> Selection
Most firms are under-utilizing one of the most effective marketing tools of their future: their Associates. This results in increased pressure on the rest of the firm to build business and may potentially jeopardize a firm’s stability in the future. Law firms need Associates to step up and market, for everyone’s sake. To steal from Gerry McGuire, here’s how you can help them help you…
I’m always nervous broaching the subject of Associate marketing as some firms believe that only Partners can and should market a firm. Or there are the firms where Partners feel that the marketing department should market the firm and leave lawyers (including Associates) alone to practice law.
Here are Heather’s truths about law firm marketing:
- In today’s marketplace, everyone in the firm is responsible for marketing the firm.
- No one should market the firm without a clear understanding of the agreed-upon marketing goals.
- Very few lawyers today can effectively market a firm without training.
- The way that your senior or founding lawyers marketed the firm “in their day” will no longer work. The world has changed too significantly. That’s why so many marketing mentoring programs don’t work.
- Most lawyers don’t really like to market. That’s not why they got into the law. You’ll need to find a way to entice them.
- About 1% of lawyers are true rainmakers. When you have one, nurture them. They are worth their weight in gold.
Where do Associates fit in with all of this?
Your non-rainmaking, senior-most lawyers are reaping the benefits of their very successful earlier marketing. But the fact is that if they had to start from scratch today, many of them wouldn’t be able to build up their client base again using those same techniques. We are in a new age where clients have more information, choice and thus, power than ever before. Many purchase decisions are made before a client even picks up a phone to speak with the lawyer. Brands and social media speak for lawyers before they can speak for themselves. Marketing today requires internet savvy, fearless conversation and a general assertiveness that many more senior lawyers aren’t comfortable with.
Marketing departments should continue to ensure the firm has dictated business goals and a marketing direction, Partners should continue to work their existing resources, and Associates should learn how to and be supported for marketing in this new age.
How to prepare Associates for Marketing:
- Ensure they are well-versed in the firm: its brand, its differentiators, its practice areas. You can’t sell something you don’t completely understand and appreciate. Educate them heavily on these areas.
- Allocate time within their hourly expectations for marketing. Ensure they track that time in your time keeping system and value those efforts at review time. I encourage lawyers to put in 225 hours of marketing to every 1500 hours of billable expected (or 15%). Admin, by the way, is not marketing. Nor is education. Those represent additional non-billable time over and above billing. Lawyers who are putting in under 15% of their time on marketing and are low on billable hours should be encouraged to see the correlation.
- Give them a marketing budget. Either give them access to general firm marketing funds so they can do what they need to do or issue them a budget that they need to manage for their marketing initiatives. They should be accountable for the funds they use.
- Ensure they build a marketing plan and meet with them regularly to see how it’s going. These actions come under the words “support” and “accountability”.
What Should Be in their Plan?
- Every good plan starts with over-arching goals. For an Associate, more often than not those start with:
- Hit my billable targets;
- Maximize use of my non-billable time (don’t just put in the time, ensure every hour is working towards something I identified I want to accomplish);
Thereafter the plan can include big picture goals that focus on some of the items listed below.

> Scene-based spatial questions
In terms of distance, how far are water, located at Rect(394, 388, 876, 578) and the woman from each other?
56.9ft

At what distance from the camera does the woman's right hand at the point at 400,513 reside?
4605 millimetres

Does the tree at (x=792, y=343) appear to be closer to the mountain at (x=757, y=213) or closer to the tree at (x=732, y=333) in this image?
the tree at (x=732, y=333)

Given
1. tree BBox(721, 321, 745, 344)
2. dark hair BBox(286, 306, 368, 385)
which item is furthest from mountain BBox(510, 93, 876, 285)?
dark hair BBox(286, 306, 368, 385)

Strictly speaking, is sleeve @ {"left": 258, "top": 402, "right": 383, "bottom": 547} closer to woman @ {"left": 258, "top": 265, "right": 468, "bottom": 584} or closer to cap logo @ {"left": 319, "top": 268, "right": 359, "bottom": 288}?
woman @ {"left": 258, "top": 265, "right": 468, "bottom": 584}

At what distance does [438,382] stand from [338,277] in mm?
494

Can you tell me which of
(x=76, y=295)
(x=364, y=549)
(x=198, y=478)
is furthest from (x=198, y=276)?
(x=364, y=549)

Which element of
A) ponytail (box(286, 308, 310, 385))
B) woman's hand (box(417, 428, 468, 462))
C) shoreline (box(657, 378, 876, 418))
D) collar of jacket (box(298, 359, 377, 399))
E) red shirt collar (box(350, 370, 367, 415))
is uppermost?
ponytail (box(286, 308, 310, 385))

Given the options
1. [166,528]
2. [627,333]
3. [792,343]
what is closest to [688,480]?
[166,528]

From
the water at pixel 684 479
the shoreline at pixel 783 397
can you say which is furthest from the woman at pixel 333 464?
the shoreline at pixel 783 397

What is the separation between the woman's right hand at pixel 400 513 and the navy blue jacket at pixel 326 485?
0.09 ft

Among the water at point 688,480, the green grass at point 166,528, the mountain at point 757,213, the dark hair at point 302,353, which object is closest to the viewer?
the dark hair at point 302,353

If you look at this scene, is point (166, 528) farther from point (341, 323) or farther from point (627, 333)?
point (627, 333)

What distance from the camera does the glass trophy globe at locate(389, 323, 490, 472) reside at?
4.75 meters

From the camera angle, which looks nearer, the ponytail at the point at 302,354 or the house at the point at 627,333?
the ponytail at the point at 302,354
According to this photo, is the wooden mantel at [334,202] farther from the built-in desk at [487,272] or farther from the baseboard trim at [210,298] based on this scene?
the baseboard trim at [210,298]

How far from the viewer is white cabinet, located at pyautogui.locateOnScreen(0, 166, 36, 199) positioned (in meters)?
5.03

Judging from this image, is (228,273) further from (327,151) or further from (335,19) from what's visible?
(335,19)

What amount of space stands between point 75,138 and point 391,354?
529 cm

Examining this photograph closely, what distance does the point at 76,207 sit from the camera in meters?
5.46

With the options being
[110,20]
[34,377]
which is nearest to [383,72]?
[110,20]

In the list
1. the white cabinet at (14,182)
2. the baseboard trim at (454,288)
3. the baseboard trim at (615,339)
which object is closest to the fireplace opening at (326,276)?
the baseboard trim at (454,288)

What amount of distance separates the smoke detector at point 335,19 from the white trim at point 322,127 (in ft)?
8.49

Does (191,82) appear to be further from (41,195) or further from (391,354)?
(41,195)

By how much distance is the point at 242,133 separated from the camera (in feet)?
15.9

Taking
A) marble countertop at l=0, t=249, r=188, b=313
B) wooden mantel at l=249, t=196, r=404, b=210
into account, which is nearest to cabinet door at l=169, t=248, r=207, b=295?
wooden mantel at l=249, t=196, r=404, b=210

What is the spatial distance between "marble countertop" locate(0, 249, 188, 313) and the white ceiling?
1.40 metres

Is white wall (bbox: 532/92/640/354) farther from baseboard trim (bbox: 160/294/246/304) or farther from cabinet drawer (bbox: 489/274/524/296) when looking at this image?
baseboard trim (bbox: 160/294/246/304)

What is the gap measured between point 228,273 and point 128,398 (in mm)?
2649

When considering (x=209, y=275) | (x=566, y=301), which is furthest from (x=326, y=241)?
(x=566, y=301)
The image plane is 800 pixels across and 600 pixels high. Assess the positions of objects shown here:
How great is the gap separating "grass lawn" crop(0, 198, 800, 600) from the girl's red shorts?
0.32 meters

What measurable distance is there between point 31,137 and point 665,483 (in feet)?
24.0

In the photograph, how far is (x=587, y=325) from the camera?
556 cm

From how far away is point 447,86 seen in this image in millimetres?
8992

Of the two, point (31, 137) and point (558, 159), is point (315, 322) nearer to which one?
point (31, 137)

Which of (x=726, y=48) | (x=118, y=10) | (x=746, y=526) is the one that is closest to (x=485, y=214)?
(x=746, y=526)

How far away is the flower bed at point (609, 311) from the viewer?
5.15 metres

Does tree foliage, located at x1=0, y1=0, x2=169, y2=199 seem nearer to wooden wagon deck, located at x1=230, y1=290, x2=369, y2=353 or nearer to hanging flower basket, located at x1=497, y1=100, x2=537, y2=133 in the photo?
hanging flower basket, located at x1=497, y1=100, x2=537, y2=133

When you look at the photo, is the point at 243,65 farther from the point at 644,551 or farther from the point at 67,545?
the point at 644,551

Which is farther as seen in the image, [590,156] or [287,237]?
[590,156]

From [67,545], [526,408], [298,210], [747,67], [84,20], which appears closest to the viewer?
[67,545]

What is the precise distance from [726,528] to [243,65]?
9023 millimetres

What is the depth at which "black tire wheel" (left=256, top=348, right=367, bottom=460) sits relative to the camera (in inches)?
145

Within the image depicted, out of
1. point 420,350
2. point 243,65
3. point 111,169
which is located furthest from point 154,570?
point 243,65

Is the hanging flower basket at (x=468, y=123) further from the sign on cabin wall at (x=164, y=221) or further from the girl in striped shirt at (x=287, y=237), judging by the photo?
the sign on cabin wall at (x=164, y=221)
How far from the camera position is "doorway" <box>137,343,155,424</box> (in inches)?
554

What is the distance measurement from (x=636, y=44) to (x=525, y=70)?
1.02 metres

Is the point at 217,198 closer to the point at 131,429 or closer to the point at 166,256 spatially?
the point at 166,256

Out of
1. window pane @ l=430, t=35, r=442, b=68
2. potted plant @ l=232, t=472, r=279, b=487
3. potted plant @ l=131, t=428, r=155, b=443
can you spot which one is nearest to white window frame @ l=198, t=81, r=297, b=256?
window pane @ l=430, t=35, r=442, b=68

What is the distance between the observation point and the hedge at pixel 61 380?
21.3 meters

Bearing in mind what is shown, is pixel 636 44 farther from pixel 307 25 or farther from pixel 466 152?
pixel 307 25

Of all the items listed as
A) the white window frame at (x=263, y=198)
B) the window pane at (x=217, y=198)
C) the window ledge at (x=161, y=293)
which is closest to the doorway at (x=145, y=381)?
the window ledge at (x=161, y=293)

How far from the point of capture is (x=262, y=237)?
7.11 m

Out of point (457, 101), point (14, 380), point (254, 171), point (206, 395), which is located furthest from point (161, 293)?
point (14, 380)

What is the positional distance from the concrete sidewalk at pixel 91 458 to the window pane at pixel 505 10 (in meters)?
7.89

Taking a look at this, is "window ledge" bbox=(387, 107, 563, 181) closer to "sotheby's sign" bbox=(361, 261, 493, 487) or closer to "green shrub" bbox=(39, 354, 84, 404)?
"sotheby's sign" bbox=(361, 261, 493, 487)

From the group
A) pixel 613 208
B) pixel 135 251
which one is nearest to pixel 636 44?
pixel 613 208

> Problems to solve
1) Decide whether each statement below agrees with the law firm marketing article, answering yes or no and quoting the deciding words: (a) The article puts true rainmakers at about 1% of lawyers. (b) The article counts administrative work as marketing time. (c) The article recommends 225 hours of marketing for every 1500 billable hours.
2) In the law firm marketing article, what should Associates be held accountable for when given a marketing budget?
3) Carry the law firm marketing article forward from its final sentence.

> Results of the exercise
1)
(a) Yes: "About 1% of lawyers are true rainmakers."
(b) No: "Admin, by the way, is not marketing."
(c) Yes: "I encourage lawyers to put in 225 hours of marketing to every 1500 hours of billable expected (or 15%)."

2) They should be accountable for the funds they use.

3)
- All lawyers should be constantly working on their network. Associates can start that process by making a list of everyone they know (law school buddies, friends and family, acquaintances, clients) and placing them in an ABC list. A is a good target. C is a maybe at best. B is somewhere in the middle. They should then develop a plan for connecting (ideally regularly) over the coming year with the A’s, touching base periodically with the B’s, and looking for opportunities to touch base with the C’s. The purpose is to build up a network either for direct work, or for possible referral sources.
- All lawyers should be aware of, thanking and building on their referral networks. Associates can start by developing a list. Depending on the Associate’s year of call, a good portion of those referral sources might be the lawyers from their own firm, and that’s OK. The list of more senior Associates would hopefully include some internal lawyers but a number of outside people as well. Next, determine how to maintain existing relationships. For target referral sources, build a plan for winning them over.
- A section of their plan should be dedicated to what they are going to do to support and promote the business/marketing objectives of each practice area, industry group or client team they are in. This might include education/marketing cross-over activities such as writing an article or blog post, speaking at a conference, or assisting a Partner with any of those tasks. It also might include going to lunch with some more junior members of a client’s company to expand and solidify those relationships.
- A plan should include ways in which the lawyer will work on their own credibility and reputation in the coming year, so they will continue to increase their value to the marketplace and thus, to the firm. It’s not good enough for them to simply do their work each day, however brilliantly. People need to know how brilliant they are! Where will they be published, speak, etc.?
- An Associate plan should ideally include some marketing buddy tactics: attending a conference or a client event with a Partner to get exposed to the client or association, see how that Partner works a room, etc. This could also serve as the start of a succession plan.
- The Associate should consider the type of marketing they want to do/feel they might be good at and put those ideas into their plan. Allow them to experiment a bit. Their idea might pan out and if not, trying is still a valuable lesson. Or they might come up with an incredibly successful idea. Who knows…you might have discovered the firm’s next rainmaker.
- If feasible, looking into getting some marketing training or coaching for the Associate.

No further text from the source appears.